--- Begin Record excerpts ---

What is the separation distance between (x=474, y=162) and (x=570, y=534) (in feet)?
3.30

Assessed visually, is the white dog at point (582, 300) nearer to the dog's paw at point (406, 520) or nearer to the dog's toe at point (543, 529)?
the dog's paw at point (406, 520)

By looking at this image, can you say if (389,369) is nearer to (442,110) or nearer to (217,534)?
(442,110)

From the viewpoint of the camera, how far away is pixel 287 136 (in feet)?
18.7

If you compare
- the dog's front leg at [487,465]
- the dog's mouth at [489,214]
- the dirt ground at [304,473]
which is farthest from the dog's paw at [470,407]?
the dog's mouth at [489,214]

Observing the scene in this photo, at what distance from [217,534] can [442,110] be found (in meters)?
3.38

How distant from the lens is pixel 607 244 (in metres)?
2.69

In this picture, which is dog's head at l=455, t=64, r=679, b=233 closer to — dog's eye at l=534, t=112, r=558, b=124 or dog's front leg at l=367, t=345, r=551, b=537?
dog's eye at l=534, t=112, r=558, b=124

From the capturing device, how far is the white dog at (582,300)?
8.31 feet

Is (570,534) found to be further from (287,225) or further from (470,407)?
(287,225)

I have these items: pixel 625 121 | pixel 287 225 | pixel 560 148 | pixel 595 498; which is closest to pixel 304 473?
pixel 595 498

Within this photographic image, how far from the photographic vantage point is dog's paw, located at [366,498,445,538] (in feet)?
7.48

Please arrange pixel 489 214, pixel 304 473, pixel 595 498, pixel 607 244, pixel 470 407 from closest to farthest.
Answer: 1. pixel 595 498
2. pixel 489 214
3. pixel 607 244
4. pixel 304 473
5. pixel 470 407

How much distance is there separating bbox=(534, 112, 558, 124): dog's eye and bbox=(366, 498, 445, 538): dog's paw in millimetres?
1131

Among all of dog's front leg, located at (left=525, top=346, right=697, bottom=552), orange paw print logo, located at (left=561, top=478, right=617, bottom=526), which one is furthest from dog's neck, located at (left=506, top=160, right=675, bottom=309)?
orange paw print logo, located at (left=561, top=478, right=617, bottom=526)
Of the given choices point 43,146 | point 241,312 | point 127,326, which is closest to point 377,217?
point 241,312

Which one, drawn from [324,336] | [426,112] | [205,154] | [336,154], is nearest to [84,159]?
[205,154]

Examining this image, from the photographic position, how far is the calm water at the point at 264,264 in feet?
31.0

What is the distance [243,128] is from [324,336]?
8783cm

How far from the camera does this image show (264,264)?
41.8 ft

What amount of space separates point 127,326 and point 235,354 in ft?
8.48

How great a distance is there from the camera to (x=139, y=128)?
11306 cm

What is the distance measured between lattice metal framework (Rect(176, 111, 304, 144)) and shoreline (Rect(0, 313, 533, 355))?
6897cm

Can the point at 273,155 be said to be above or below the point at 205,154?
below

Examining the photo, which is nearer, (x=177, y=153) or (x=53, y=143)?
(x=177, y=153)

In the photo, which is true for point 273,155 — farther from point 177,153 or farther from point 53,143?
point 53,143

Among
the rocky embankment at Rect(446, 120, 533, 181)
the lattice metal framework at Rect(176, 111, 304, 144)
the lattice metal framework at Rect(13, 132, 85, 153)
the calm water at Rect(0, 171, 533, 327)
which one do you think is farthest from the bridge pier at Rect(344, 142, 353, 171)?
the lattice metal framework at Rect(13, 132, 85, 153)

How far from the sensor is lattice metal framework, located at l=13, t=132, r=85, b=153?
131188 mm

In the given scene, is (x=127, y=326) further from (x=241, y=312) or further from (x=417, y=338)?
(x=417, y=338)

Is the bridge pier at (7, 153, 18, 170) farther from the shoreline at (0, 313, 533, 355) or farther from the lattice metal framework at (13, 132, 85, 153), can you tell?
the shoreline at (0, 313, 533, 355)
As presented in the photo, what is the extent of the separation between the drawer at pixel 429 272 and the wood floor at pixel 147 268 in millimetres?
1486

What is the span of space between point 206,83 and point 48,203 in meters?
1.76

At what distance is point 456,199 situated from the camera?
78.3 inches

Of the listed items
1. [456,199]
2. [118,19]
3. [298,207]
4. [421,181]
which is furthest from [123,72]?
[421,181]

--- End Record excerpts ---

Task description ▸
Can you render the lines from the one containing "As presented in" through the end of the material as a Markdown table with the columns Row and Line, numbering each line and leaving out blank lines?

Completed task ▸
| Row | Line |
|---|---|
| 1 | As presented in the photo, what is the extent of the separation between the drawer at pixel 429 272 and the wood floor at pixel 147 268 in millimetres? |
| 2 | 1486 |
| 3 | What is the span of space between point 206,83 and point 48,203 in meters? |
| 4 | 1.76 |
| 5 | At what distance is point 456,199 situated from the camera? |
| 6 | 78.3 inches |
| 7 | Of the listed items |
| 8 | 1. [456,199] |
| 9 | 2. [118,19] |
| 10 | 3. [298,207] |
| 11 | 4. [421,181] |
| 12 | which is furthest from [123,72]? |
| 13 | [421,181] |